La niña que dio una paliza a una compañera no estaba sola. Había otros grabándolo

Carlos Boyero

En mi infancia, los niños a veces se pegaban entre ellos. Esas peleas no duraban mucho y la mayoría formaban parte de un ritual de honor. Se programaban con antelación y tenían lugar en el recreo o a la salida de clase, con mogollón de animadores jaleando a su favorito. Si alguno se rendía terminaba inmediatamente el duelo; no se permitía el sadismo ni el machaque. Las hostias de verdad llegaban cuando aparecían los curas, porque olían el tumulto o les informaba el chivato de turno. Y ellos pegaban muy duro, con absoluta impunidad, sin posibilidad de defensa para el agredido. En algunas casas también se practicaba esa atrocidad de las palizas salvajemente convencidas de que la letra con sangre entra y de que quien bien te quiere te hará llorar.

Recuerdo aquella belicosidad infantil regida por normas cuando observo en la tele las imágenes aterradoras de una cría de 13 años ensañándose con un guiñapo que gime en el suelo. La paliza no pertenece a una película de Scorsese retratando el castigo en la honorable sociedad. Esa niña que patea el cuerpo de su víctima, estrella sin tregua su cabeza contra el cemento, utiliza su rostro como un saco de boxeo, no está sola. Hay colegas que están filmando con el móvil su barbarie. Nadie intenta detener esa atrocidad, forma parte de un espectáculo hasta que se oye la voz de una testigo que hasta ese momento debe de haber estado presumiblemente complacida. Le dice a la psychokiller: “María, para, que hay gente”. No hay compasión, no hay racionalidad, solo el miedo a que la gente pueda hacer notaría de esa barbaridad. Da escalofrío. La culpabilidad no es exclusiva de la torturadora.

Un amigo mío que pocas veces se ha puesto de acuerdo con la vida, con un extenuante fardo de soledad, que podría acabar quitándosela, me contó con orgullo que una vez pudo perderla a manos de otros. Se encontró en la calle con un grupo de gente que estaba a punto de linchar a un hombre apaleado. Su primer impulso fue escaquearse, nunca fue heroico. Pero le echó tanta autoridad que los linchadores pararon, se acobardaron, convencidos de que alguien solo y tan osado debía de ser el ministro del Interior o Harry el Sucio. Llevó a un hospital a la víctima. Me contó que se enfrentó a ellos porque había bebido. Sobrio no hubiera tenido valor.

══════════

→ Enunciado
Conteste brevemente sobre el texto de la paliza:
(a) ¿Qué edad tiene la niña de las imágenes que se ven en la tele?
(b) ¿Dónde tenían lugar las peleas infantiles que se recuerdan al principio?
(c) ¿Adónde llevó el amigo a la víctima a la que iban a linchar?
Responda únicamente a partir del texto, sin recurrir a otras fuentes.

══════════

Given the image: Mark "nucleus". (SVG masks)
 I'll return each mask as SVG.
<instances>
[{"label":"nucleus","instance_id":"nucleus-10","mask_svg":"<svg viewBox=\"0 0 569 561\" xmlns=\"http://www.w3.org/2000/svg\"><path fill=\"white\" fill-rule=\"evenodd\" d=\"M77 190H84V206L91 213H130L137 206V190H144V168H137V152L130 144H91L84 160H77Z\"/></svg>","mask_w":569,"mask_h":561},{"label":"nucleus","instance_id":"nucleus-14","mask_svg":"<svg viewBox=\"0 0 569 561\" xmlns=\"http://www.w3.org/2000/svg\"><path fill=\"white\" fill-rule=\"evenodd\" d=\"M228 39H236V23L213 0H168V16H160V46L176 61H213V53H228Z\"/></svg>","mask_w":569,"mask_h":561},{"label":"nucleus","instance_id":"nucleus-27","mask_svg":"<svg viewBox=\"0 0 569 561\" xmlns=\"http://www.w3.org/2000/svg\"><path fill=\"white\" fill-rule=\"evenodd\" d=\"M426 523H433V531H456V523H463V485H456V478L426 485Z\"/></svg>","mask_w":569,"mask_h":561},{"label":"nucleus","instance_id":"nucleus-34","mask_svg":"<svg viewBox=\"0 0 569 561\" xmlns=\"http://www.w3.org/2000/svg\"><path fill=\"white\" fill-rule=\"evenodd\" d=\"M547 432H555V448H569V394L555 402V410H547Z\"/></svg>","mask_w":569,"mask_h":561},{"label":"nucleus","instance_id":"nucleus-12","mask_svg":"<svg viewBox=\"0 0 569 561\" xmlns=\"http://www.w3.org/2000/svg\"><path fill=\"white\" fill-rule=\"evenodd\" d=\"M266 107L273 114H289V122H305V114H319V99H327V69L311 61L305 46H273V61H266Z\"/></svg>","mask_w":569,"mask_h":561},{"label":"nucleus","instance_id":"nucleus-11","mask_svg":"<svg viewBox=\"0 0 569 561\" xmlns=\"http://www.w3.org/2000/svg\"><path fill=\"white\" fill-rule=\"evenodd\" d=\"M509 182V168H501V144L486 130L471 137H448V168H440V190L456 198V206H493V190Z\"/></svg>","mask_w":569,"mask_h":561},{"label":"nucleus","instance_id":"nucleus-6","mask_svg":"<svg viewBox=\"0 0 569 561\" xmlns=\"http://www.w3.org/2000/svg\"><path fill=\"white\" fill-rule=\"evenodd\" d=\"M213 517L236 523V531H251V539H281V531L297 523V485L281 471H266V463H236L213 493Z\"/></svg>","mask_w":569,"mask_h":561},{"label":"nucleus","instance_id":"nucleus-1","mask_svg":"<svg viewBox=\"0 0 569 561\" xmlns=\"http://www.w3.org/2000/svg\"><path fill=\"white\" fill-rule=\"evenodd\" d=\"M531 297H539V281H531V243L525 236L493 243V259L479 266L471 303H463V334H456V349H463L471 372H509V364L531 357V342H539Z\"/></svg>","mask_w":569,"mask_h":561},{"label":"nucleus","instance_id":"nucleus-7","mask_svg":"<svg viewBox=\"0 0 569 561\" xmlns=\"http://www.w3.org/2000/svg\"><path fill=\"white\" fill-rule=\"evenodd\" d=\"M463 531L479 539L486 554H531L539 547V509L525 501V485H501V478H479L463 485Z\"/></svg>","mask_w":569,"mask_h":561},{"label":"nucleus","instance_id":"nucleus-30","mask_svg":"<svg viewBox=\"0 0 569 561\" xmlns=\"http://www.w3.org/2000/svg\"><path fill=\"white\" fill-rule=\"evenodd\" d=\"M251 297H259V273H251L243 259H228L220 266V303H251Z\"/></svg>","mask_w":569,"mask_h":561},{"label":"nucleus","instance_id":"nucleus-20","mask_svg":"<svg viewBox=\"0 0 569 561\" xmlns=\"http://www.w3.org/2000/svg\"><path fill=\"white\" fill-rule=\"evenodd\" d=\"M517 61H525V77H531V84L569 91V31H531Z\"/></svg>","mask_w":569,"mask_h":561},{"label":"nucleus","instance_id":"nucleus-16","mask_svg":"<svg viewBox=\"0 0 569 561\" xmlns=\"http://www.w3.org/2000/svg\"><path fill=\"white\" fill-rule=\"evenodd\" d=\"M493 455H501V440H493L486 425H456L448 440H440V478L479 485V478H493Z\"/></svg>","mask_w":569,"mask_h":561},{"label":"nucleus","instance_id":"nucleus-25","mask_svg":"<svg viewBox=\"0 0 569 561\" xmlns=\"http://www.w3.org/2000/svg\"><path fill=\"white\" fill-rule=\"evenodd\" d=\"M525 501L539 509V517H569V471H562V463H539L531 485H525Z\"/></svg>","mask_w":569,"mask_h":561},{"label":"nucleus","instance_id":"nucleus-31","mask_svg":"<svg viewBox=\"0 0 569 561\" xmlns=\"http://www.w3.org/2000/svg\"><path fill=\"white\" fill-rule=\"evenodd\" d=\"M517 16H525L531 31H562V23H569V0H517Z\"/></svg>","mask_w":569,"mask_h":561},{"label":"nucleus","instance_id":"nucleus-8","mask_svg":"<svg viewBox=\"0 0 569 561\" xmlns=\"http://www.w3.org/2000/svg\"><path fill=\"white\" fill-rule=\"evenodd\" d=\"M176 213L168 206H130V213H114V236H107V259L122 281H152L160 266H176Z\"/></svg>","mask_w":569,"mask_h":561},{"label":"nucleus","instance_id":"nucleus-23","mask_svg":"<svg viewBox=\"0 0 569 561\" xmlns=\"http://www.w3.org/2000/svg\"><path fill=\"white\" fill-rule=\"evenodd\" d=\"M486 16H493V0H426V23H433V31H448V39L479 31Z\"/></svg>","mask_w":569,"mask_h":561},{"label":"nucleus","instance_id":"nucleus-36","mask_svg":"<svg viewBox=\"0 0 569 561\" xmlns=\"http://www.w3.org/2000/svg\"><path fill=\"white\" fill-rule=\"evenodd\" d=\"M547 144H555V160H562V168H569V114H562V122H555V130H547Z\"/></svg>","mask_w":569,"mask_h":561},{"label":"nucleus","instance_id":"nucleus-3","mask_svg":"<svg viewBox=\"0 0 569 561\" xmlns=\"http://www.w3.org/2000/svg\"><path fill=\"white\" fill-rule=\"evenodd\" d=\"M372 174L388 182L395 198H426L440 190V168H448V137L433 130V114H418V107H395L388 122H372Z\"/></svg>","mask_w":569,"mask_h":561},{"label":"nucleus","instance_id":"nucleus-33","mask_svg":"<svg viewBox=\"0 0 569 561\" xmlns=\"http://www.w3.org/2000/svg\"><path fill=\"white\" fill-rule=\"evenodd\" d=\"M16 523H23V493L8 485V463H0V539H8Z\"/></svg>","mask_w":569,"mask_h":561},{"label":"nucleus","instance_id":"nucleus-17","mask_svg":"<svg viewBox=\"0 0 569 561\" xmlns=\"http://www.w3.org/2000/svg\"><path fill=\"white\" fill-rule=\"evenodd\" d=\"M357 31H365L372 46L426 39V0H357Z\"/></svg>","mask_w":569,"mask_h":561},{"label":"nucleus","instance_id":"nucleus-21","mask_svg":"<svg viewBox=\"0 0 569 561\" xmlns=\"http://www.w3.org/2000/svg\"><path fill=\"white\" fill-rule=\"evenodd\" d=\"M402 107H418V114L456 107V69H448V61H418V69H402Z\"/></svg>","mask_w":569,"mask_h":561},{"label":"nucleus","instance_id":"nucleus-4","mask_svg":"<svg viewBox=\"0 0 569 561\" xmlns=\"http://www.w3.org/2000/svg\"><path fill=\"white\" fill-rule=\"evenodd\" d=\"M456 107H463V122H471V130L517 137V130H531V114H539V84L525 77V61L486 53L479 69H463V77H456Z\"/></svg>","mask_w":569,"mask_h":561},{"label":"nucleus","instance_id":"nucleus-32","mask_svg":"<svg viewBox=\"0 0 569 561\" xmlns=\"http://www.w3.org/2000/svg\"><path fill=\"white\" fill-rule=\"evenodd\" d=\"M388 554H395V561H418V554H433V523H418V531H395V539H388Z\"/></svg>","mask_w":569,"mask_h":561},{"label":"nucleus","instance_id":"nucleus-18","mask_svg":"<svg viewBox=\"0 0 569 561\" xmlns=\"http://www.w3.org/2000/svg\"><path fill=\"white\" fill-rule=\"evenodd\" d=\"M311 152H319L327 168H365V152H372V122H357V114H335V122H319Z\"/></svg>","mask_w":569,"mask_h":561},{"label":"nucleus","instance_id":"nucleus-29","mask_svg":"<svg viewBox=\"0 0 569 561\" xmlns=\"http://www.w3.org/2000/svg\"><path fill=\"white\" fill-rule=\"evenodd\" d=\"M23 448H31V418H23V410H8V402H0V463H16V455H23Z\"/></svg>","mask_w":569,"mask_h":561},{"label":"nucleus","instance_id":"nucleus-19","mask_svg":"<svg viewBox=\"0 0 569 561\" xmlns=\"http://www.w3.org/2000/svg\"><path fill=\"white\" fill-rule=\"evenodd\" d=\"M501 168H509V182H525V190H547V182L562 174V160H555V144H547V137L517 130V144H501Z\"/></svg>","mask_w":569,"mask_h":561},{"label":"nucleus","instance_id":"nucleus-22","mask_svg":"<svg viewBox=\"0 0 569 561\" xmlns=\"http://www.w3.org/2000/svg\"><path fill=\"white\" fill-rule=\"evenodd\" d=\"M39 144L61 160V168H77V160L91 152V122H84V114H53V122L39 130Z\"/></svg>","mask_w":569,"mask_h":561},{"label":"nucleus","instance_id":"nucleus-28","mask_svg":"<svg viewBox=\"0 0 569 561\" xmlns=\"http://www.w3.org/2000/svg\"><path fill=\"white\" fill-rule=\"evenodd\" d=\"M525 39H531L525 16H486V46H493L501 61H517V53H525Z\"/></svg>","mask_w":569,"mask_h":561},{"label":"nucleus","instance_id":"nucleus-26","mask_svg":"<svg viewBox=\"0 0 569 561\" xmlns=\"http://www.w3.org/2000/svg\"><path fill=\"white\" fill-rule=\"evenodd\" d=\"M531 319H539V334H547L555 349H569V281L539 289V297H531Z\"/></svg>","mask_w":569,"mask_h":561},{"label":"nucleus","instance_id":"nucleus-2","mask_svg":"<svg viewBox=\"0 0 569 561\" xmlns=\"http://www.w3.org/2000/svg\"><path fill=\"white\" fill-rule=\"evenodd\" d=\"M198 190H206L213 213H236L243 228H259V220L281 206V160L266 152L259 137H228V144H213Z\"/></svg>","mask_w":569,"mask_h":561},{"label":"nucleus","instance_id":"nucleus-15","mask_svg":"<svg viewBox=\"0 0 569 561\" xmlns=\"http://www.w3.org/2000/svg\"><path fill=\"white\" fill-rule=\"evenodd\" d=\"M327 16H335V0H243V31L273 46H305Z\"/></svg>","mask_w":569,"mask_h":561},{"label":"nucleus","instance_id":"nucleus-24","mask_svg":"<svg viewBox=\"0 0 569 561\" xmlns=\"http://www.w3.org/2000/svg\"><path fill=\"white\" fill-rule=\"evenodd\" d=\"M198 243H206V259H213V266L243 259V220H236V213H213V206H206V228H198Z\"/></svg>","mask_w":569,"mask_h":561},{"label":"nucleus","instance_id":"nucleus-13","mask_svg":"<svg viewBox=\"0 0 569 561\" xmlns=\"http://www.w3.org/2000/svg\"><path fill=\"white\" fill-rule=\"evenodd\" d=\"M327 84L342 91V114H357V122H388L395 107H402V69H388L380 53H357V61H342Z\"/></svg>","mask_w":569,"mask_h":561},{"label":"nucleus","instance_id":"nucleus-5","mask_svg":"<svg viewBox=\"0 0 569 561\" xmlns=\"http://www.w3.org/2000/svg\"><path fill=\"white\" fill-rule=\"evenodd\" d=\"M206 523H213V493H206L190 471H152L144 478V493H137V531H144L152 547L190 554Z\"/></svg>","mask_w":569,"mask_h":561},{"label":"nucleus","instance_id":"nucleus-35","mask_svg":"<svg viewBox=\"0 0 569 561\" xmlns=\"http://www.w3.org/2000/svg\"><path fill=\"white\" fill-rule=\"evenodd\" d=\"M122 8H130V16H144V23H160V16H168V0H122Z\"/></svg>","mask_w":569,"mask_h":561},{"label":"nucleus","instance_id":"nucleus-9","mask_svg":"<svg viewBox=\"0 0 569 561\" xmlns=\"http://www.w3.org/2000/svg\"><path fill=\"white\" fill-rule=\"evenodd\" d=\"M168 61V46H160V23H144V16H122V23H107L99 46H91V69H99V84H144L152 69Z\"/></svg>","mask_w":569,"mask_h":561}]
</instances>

══════════

→ Solución
(a) Tiene 13 años.
(b) Tenían lugar en el recreo o a la salida de clase.
(c) La llevó a un hospital.